I’m trying to implement a sparse N-dimensional vector array data structure. It works on the host but I’m not sure how I should copy everything to the device. The code below is mostly just to fill the data structure with some data to test the kernel, it will be loaded dynamically from a file in the future.

struct svm_node


	int index;

	float value;

// Row and column count for variable lenght multidimensional arrays

	const unsigned int rowCount = 1000; // Number of rows 

	unsigned int columnCount[rowCount]; // number of columns/items in each row


	svm_node** h_x_nodes; // A multidimensional array



	unsigned int memsizeRows = sizeof(svm_node*)* rowCount; 


	// Allocate host memory for the rows in h_x_nodes;

	h_x_nodes = (svm_node**) malloc(memsizeRows);



	// Create a list of columns to test, in reality this will be 

	// created by parsing a file

	for(unsigned int i = 0; i <= rowCount; ++i)


			columnCount[i] = 10;



	// Fill h_x_nodes with some data

	for(unsigned int i = 0; i <= rowCount; ++i)


		// Allocate host memory for the number of columns/items in row i

		h_x_nodes[i] = (svm_node*) malloc(sizeof(svm_node)*columnCount[i]); 


		for(unsigned int j = 0; j < (columnCount[i]); j++)




			float value = 0.5f + (float)j;


			svm_node item;

			item.index = j;

			item.value = value;


			h_x_nodes[i][j] = item;




	// use command-line specified CUDA device, otherwise use device with highest Gflops/s

	if( cutCheckCmdLineFlag(argc, (const char**)argv, "device") )

		cutilDeviceInit(argc, argv);


		cudaSetDevice( cutGetMaxGflopsDeviceId() );

	unsigned int timer = 0;

	cutilCheckError( cutCreateTimer( &timer));

	cutilCheckError( cutStartTimer( timer));

Do you have an idea on how to copy h_x_nodes efficiently?

instead of array of pointers I would suggest to redo your C++ code to use a continuous 1D array of memory.
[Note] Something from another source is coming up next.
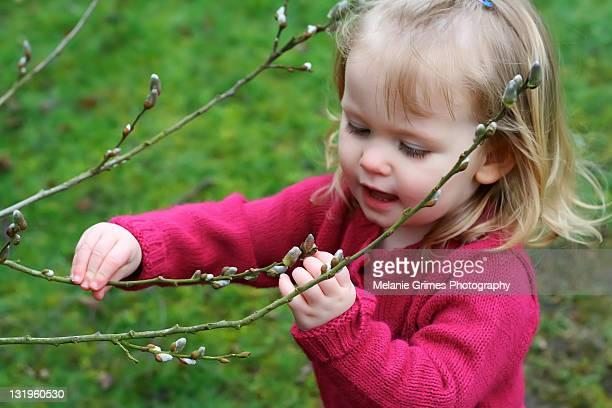 Little girl near tree buds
You can compute it’s size in advance. Then make an array of integer offsets (instead of array of pointers) to be able to address each row in your array.

int size = 0;
int *integerOffsets = new int[rowCount];
for(unsigned int i = 0; i < rowCount; i++) { integerOffsets[i] = size; size += columnCount[i]); }

// now to address your element [i][j] use
// value = data[integerOffsets[i] + j];

In this case you will have to transfer two arrays to GPU - array of pointers and array of your continious DATA. THis would be much faster than tranferring many arrays

You’re right, copying a 1D array seems a lot easier. Thanks for the tip!